A review of decisions from other jurisdictions suggests that that a very wide range conduct has the capacity to be found "extreme and outrageous" enough to constitute intentional infliction of emotional distress. E.g., Newby v. Alto Riviera Apartments, 60 Cal.App.3d 288, 131 Cal.Rptr. 547 (1976) (a landlord's threats to evict a tenant for organizing other tenants); Alcorn v. Anbro Engineering, Inc., 2 Cal.3d 493, 468 P.2d 216 (1970) (racial taunting by a supervisor); Contreras v. Crown Zellerbach Corp., 88 Wash.2d 735, 741 (1977) (racial jokes by a supervisor); Bundren v. Superior Court, 145 Cal.App.3d 784, 791 (1983) (hospital's attempt to collect debt while debtor was still hospitalized); Mroz v. Lee, 5 F.3d 1016 (6th Cir. 1993) (defamation);Jackson v. Brown, 904 P.2d 685 (Utah 1995) (groom's last-minute cancellation of wedding); Subbe-Hirt v. Baccigalupi, 94 F.3d 111 (3d Cir. 1996) (berating a female employee after telling fellow supervisors he intended to "trim her bush"); Ross v. Saint Augustine's College, 103 F.3d 338 (4th Cir. 1996) (retaliation against a student for testifying on behalf of a faculty member in a reverse discrimination case).
The court agrees that most of the actions cited by the plaintiff do not, at least individually, rise to the level of extreme and outrageous conduct. It is, however, troubled by the allegation that D'Errico threw a piece of meat at him while the plaintiff was working at the cutting table with a knife. The evidence at trial may suggest that this was the innocuous event that the defendants say it is, but the facts surrounding it are presently in dispute, and this court cannot say as a matter of law that those facts which are undisputed entitle the defendants to judgment.

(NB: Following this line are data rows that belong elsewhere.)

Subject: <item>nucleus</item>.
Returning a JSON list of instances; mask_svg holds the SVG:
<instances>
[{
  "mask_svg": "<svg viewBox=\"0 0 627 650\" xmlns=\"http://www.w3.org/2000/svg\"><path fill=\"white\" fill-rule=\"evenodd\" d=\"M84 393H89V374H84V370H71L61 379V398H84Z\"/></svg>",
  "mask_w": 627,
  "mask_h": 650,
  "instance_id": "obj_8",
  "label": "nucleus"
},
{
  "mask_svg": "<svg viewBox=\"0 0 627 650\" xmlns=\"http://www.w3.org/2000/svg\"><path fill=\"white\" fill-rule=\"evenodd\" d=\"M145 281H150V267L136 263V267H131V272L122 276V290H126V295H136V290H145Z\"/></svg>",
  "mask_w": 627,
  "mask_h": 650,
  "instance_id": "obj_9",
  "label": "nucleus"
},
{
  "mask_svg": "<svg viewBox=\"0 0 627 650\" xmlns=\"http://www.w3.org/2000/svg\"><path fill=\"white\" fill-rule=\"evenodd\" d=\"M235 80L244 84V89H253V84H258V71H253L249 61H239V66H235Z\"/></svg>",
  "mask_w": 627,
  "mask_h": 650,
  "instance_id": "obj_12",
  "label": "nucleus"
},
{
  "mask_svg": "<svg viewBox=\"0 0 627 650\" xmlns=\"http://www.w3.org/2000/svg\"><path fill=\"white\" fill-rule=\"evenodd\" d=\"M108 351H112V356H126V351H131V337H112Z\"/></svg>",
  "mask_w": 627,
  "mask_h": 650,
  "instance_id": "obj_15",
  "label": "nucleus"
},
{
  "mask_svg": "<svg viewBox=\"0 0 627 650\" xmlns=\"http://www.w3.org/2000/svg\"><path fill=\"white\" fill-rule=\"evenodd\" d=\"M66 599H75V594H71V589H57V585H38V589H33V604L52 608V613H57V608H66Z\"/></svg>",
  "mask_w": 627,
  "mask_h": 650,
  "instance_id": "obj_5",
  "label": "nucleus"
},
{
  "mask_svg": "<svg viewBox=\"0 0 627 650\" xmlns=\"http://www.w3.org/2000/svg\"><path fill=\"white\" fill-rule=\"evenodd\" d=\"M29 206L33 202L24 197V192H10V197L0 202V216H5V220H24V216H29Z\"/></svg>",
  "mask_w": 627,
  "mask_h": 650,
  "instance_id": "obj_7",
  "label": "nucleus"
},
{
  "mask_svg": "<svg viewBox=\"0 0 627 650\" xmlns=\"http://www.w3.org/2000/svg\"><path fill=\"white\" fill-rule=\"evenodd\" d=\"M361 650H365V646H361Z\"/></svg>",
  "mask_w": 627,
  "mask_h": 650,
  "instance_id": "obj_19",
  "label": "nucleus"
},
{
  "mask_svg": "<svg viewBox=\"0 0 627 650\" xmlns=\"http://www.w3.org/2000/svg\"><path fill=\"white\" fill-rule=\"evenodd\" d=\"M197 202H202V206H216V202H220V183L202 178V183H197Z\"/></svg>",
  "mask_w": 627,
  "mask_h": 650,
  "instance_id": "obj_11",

Under Connecticut law, a spouse may have a claim for loss of consortium arising from personal injury to the other spouse caused by a third party. See Hopson v. St. Mary's Hosp., 176 Conn. 485, 496, 408 A.2d 260 (1979). Such a claim is necessarily derivative of the injured spouse's cause of action and is "barred when the suit brought by the injured spouse has been terminated by settlement or by an adverse judgment on the merits." Id. at 494. Because the husband's underlying claim has survived the present motion for summary judgment, the wife's loss of consortium count has survived it as well.
The denial of summary judgment represents only the undersigned's conclusion that the evidence submitted in support of and in opposition to summary judgment do not entitle the defendants to judgment at this time. This decision does not purport to relieve the trial judge of the obligation to determine whether the evidence introduced is sufficient to justify submitting the case to the jury.